Writer David Pogue Shares Insights on Future of Technology During UVU Presidential Lecture

David Pogue has helped millions of people understand tech for decades. That expertise also provides the superpower of predicting the future by understanding the past.


David Pogue has helped millions of people understand tech for decades — first as a weekly tech columnist for the New York Times, then as a five-time Emmy winner for his stories on CBS News Sunday Morning, and as the author and co-author of more than one hundred books. It’s safe to say he’s an expert on all things tech.

That expertise also provides the superpower of predicting the future by understanding the past. Pogue shared his insights with Utah Valley University students, faculty, and staff during the Spring Presidential Lecture on March 3.

Pogue says the rapid changes in technology we are seeing now began 15 years ago with the invention of Apple’s iPhone.

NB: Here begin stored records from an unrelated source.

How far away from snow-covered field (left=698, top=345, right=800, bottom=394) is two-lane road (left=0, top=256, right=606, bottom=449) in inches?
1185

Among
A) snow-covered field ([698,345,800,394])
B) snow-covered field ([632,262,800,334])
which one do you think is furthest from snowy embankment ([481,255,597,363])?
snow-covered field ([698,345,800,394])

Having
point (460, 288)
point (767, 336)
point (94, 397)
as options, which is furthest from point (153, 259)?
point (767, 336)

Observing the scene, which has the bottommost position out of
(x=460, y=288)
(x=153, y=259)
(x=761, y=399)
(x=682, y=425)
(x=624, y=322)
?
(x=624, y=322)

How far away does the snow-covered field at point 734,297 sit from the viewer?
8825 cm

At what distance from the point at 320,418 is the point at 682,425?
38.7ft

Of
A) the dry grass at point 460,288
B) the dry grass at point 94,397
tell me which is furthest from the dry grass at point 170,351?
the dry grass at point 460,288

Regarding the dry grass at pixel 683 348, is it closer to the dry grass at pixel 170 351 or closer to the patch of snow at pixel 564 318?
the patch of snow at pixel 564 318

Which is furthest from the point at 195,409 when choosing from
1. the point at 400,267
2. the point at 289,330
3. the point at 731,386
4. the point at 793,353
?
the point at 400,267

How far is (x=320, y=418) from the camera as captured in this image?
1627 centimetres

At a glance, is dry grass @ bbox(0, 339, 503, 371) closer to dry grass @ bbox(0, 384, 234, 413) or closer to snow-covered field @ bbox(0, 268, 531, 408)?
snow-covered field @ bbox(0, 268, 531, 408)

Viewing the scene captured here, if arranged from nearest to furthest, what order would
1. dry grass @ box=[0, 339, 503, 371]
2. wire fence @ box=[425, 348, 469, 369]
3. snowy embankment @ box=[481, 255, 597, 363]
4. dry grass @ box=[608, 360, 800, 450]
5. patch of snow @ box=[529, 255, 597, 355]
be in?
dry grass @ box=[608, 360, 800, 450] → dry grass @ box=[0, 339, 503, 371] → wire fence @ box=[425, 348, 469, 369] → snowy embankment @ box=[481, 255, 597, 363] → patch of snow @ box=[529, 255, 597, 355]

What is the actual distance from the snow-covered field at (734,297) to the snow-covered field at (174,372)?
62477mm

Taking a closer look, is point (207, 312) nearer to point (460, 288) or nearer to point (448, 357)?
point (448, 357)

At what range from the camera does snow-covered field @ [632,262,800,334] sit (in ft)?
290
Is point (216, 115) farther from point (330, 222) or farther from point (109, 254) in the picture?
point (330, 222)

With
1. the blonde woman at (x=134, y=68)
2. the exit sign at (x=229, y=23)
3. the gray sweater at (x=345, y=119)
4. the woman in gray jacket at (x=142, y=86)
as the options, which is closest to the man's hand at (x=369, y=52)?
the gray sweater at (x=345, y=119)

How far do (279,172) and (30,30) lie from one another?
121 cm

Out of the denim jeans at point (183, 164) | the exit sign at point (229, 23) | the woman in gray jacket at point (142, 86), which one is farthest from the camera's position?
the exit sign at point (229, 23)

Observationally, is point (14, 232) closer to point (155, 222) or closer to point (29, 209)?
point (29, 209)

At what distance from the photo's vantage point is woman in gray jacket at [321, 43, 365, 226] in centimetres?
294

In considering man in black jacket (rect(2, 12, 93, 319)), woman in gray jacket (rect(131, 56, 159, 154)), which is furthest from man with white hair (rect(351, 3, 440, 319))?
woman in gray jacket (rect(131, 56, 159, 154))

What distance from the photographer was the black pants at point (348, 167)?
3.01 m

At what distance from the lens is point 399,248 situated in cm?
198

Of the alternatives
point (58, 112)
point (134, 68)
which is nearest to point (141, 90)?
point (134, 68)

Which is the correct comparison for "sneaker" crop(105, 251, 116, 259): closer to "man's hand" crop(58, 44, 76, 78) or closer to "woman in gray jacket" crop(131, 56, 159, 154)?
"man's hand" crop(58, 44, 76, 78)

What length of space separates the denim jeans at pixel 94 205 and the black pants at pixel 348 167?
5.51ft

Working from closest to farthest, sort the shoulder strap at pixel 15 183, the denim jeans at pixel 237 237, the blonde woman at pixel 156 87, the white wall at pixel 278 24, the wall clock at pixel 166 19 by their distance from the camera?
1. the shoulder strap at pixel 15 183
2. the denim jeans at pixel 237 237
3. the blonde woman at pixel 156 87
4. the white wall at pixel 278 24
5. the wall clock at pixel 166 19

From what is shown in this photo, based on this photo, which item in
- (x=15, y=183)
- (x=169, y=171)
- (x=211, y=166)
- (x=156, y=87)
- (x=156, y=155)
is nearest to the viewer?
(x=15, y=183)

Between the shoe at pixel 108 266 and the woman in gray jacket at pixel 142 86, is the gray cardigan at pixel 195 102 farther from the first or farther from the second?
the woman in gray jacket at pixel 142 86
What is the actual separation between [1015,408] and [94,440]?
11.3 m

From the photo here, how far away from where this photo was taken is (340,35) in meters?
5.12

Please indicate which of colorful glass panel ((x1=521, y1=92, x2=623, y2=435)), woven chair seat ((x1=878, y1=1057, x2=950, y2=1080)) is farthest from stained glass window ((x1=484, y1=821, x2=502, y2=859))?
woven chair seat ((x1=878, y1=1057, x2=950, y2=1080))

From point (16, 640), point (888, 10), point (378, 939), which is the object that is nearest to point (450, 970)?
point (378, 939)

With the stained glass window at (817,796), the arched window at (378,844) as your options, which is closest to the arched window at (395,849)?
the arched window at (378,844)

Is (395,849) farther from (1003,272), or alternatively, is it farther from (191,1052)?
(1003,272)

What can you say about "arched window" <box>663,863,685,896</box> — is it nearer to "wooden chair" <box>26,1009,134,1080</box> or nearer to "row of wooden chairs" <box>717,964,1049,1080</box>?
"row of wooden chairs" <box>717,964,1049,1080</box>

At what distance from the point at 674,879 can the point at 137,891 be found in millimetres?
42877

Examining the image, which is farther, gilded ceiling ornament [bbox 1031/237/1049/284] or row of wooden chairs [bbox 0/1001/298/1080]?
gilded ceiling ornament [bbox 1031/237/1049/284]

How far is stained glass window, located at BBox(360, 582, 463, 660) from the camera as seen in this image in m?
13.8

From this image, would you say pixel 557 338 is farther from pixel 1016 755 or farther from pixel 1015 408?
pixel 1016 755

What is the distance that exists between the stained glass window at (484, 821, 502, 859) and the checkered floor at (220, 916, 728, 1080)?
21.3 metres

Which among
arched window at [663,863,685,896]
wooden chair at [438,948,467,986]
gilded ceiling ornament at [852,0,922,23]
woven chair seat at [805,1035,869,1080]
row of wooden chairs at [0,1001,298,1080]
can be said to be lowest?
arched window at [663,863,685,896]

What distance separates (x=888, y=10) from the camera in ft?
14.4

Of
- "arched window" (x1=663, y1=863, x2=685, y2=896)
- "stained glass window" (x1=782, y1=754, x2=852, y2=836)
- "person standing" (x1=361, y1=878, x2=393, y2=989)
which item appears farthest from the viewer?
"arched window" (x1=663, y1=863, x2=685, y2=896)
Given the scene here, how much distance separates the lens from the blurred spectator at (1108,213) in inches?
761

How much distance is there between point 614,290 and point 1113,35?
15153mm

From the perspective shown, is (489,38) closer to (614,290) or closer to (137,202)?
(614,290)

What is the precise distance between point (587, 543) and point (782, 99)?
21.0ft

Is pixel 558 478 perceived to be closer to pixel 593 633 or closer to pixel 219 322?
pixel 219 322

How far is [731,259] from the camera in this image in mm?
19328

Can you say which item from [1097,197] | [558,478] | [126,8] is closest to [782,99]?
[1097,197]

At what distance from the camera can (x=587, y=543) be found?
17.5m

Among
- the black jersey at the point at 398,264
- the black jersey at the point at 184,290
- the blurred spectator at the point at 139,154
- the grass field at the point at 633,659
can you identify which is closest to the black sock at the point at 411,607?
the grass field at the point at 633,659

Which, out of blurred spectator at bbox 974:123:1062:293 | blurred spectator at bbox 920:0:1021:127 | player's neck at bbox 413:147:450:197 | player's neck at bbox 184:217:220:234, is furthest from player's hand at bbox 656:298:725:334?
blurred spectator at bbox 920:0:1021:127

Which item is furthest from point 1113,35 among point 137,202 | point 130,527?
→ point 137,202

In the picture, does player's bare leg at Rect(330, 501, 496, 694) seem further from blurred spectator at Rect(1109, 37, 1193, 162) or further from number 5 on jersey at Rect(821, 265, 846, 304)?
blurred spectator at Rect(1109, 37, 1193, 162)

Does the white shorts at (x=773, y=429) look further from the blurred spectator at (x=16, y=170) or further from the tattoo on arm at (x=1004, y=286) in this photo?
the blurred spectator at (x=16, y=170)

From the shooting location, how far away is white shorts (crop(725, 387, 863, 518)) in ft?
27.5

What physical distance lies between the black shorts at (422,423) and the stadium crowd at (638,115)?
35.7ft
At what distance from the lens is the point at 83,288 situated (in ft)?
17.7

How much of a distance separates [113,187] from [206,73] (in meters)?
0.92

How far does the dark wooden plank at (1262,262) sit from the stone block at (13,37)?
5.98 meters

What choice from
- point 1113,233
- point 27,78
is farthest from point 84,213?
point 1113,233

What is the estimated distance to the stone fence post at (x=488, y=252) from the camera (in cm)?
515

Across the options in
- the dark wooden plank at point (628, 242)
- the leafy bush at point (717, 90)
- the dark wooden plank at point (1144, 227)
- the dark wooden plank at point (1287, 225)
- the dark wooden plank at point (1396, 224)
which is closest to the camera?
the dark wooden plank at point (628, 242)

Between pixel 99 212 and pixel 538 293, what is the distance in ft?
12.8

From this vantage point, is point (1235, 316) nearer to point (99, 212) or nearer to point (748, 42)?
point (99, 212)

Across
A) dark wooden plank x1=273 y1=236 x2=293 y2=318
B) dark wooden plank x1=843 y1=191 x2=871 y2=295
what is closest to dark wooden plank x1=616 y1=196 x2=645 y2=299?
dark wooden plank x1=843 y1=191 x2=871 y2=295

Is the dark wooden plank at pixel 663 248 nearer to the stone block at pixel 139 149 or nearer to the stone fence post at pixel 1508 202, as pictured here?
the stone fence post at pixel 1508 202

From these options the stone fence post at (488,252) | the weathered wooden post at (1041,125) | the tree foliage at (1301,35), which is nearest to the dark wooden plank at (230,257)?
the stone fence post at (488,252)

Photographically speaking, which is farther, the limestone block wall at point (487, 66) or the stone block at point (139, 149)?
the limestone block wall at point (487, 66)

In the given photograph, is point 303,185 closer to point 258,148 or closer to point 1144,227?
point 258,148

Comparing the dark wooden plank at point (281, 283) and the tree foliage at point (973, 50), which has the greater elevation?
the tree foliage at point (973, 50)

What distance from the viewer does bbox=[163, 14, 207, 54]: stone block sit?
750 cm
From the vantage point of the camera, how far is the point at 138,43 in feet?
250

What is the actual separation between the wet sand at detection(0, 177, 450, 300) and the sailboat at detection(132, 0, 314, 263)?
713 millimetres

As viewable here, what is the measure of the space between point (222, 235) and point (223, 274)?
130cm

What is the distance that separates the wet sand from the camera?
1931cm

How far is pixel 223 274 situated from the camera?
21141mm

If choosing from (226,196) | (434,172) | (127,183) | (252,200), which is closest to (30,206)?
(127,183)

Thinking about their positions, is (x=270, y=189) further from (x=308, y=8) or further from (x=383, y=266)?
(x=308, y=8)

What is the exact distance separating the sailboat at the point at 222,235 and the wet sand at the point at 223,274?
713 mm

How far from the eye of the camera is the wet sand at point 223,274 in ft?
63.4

“I remember it was 2007 when this thing came out, and people were like, ‘Oh, it's so revolutionary because it doesn't have buttons. It doesn't have keys like a Blackberry does,’” Pogue said. “And yeah, that's true, but there's something else about it that I think is what made it what it is, and what made everything today what it is. And it was the sensors they packed inside this thing— 35 cheap little sensors that give it so much ability to interact with the world.”

Those sensors led to what Pogue calls the “internet of things” — the transformation of everyday objects such as dishwashers, thermostats, doorbells, personal health monitoring equipment, and cars into sensory devices that can be digitally controlled from anywhere you are.

Pogue explored tech advances expected in the next five years, including self-driving vehicles, which he says will change the way we travel. He predicts a merger between the Uber concept and self-driving cars, which would eliminate the need to purchase vehicles.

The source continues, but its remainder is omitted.